Perhaps the biggest office deal during last year’s pandemic was Kahler Slater’s announcement of a move to the new BMO tower in the city center.

The industry had a lot to celebrate this year. The headliner is Brookfield-based Milwaukee Tool, which announced in the spring that it plans to expand its operations in downtown Milwaukee.

And three companies announced in the same week at the end of June that they are opening or relocating their local offices. Church Mutual Insurance Co. from Merrill said it rents 10,000 square feet in the 833 East building in the city center. New York-based law firm Wilson Elser said it has moved its local office to Cathedral Place in downtown. Chicago-based Sikich announced that it will move its Brookfield office to the development of The Corridor.

Maguire, who primarily represents landlords in rental deals, said she can keep an eye on the office market for the number of property tours she runs on Friday afternoons during the summer. The many tours in those days indicate a strong market.

She said she had been busy the last few Fridays. Areas of greatest interest include Westown, Walker Point, and the Historic Third District. Most of the users currently active in the market are regional or Wisconsin companies, she said.

“Church Mutual views the office environment as a way to create a culture, train new employees and hire new employees,” said Kevin Root, senior vice president of operations.

“We really believe that our employees should be in the office,” he said. “We are currently working on it and are pinning down exactly what it means, but we do see a lot of benefits in having employees in the office, even if it doesn’t have to be on a permanent basis.”

All of these employers indicated that their new office space would reflect a more flexible workplace. Sikich and Wilson Elser said their offices will use a hotel system in which employees will reserve jobs prior to arrival. There will also be more space for collaboration.

Ruth said Church Mutual is still finalizing details for its Milwaukee office, but it will reflect the same principles. He said there aren’t many hard-walled office spaces that “should foster greater collaboration.”

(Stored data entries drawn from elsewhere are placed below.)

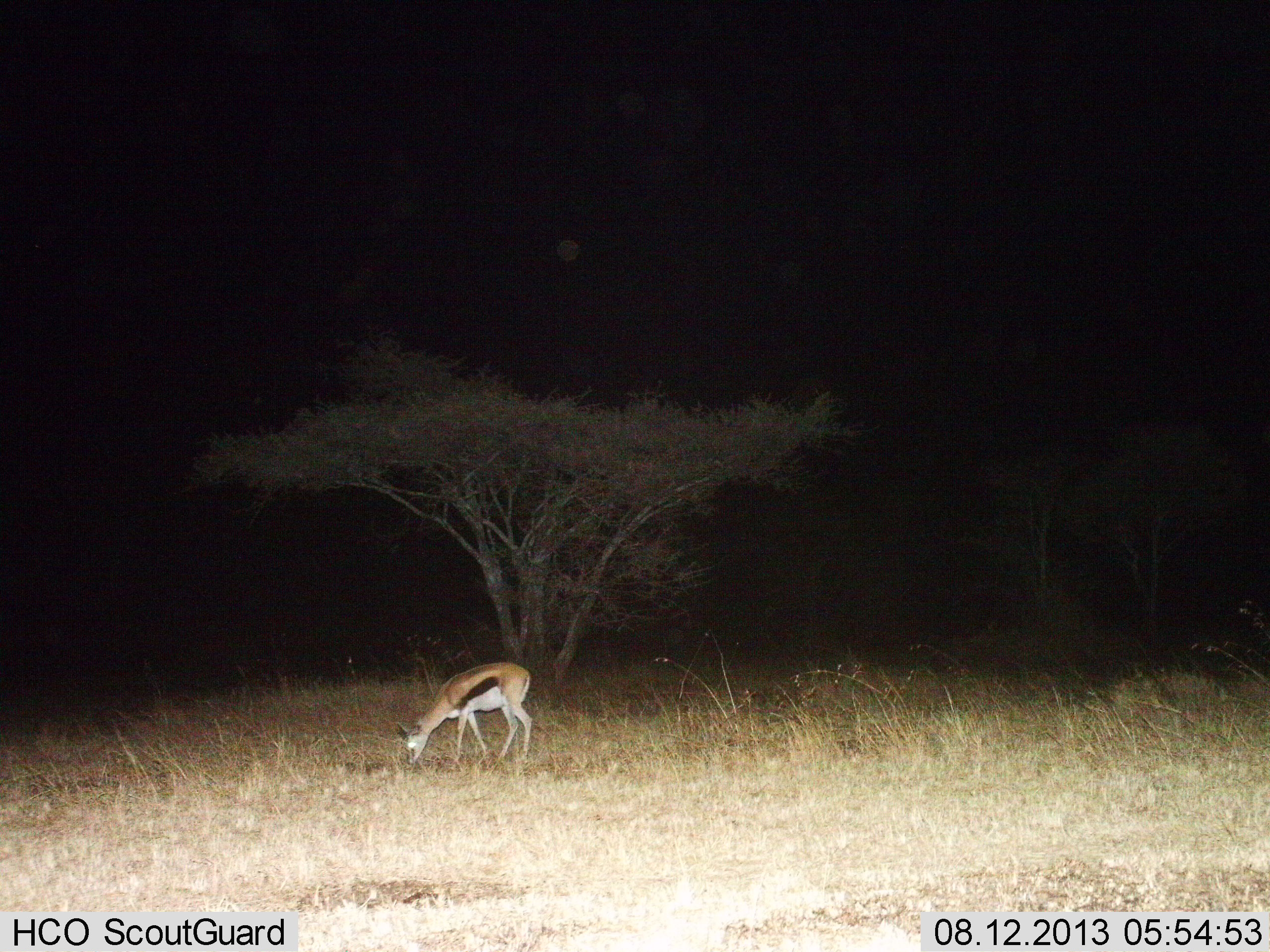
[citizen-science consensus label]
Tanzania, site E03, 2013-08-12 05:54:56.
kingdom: Animalia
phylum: Chordata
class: Mammalia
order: Artiodactyla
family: Bovidae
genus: Eudorcas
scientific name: Eudorcas thomsonii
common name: thomson's gazelle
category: gazellethomsons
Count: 1.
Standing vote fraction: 5%.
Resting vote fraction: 0%.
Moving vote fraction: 0%.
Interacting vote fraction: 0%.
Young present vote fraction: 0%.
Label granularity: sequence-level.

Maguire said companies are looking at creating more flexible environments as part of an effort to bring workers back to the office.

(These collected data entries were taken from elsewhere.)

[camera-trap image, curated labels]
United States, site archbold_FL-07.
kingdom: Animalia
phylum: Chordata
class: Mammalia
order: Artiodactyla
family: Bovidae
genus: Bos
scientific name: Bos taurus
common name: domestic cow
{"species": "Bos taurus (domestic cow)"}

“Many companies are referring to a hybrid work model and / or a certain percentage of their office that will be virtual,” she said. “But definitely the idea of ​​having more space for collaboration, space for distribution and / and convenience was really critical in making a lot of decisions.”

Office and market activity coincides with the general resuscitation of the region. Vaccinations are readily available and many people feel safe when they gather in large crowds. This is evidenced by Bucks fans packing the Deer District during the playoff games. What’s more, a recent survey of employers in downtown Milwaukee found workers returned to their downtown offices faster than many other metro areas.

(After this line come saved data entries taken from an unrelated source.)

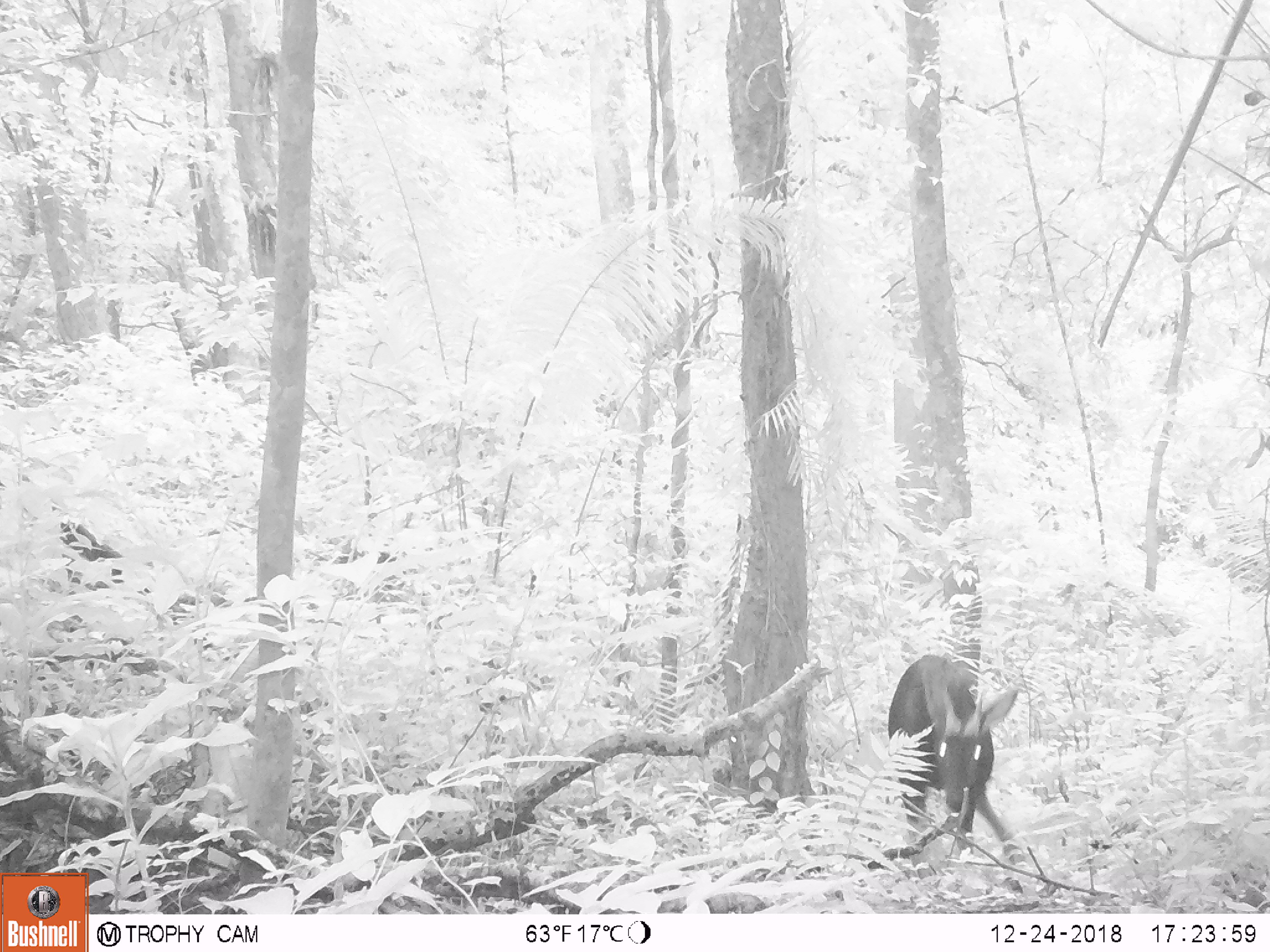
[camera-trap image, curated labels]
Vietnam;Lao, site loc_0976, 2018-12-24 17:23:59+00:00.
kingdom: Animalia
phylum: Chordata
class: Mammalia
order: Artiodactyla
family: Bovidae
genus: Capricornis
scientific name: Capricornis sumatraensis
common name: chinese serow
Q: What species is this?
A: Chinese serow (Capricornis sumatraensis).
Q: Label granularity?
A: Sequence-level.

Lyle Landowski, Managing Director, Colliers International | Wisconsin said the momentum Milwaukee had before the pandemic began to return. The Milwaukee Tool expansion and other major projects such as The Couture high-rise on the city’s waterfront could attract the attention of more investors and office users.

He said the Milwaukee Tool was a “powerful shot in the hand” for the market. When a company the size of Milwaukee Tool demonstrates its confidence in city success, it sends a strong signal to others.

“We’ve lost a bit of momentum due to COVID, but I think people are starting to wake up to the fact that we have a beautiful city center and infrastructure, we have a very stable economy and we are experiencing a slight upgrade, especially as our producers are becoming technology companies, ”Landowski said. “I think our market fundamentals will be very attractive to both corporate users and real estate investors.”